Mr. Shaozhou Wang1,2, Imran Razzak1, Chaokai Lai3, Yuwei Wan2,4, Prof. Wenjie Zhang1, Prof. Bram Hoex1, Mr. Tong Xie1,2
1UNSW Sydney, Australia, 2GreenDynamics Pty. Ltd., Sydney, Australia, 3Alibaba Group, China, 4City University of Hong Kong, Hong Kong, China
Biography:
Tong Xie is a PhD at the School of Photovoltaic and Renewable Energy Engineering (SPREE), UNSW Sydney, acclaimed as one of Australia’s National Computational Infrastructure’s Top 10 HPC AI-Talents. As the CEO of GreenDynamics and the Group Lead of UNSW AI4Science, he is pioneering the use of Generative AI to accelerate the discovery and development of sustainable materials. His expertise extends to Natural Language Processing and Material Science. He also founded the DARWIN natural science language model, demonstrating his innovative approach to advancing AI in material sciences.
Abstract:
Reading and extracting valuable material data and insights from the vast amount of literature has been a significant challenge for material scientists. The difficulties include: 1) the enormous volume of literature with hundreds of new papers published daily, which requires researchers to spend substantial time searching and filtering relevant documents; 2) most empirical data existing as unstructured text within scientific papers, which makes it challenging to accurately extract data using existing tools, especially machine-readable data for machine learning material predictions. To address these issues, we introduce ByteScience, a cloud-based large language model (LLM) platform designed to 1) quickly answer material science-related questions with high-quality references, providing concise, reliable, and high-granularity answers; and 2) generate a structured material database from a vast scientific corpus for material analysis and prediction.
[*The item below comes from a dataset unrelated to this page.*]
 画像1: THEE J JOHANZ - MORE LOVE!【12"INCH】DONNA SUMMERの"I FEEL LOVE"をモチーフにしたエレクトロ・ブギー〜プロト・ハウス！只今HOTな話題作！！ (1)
The platform capitalizes on DARWIN, an open-source fine-tuned LLM dedicated for natural science. The platform was built on Amazon Web Services (AWS), and provides an automated, user-friendly workflow for custom model development and data extraction. We proved that the platform can achieve remarkable accuracy with a small amount well-annotated articles. This innovative tool significantly accelerates the process of obtaining knowledge and data from material science papers and simplifies the transition from literature to structured knowledge and data, which promotes the development of materials informatics.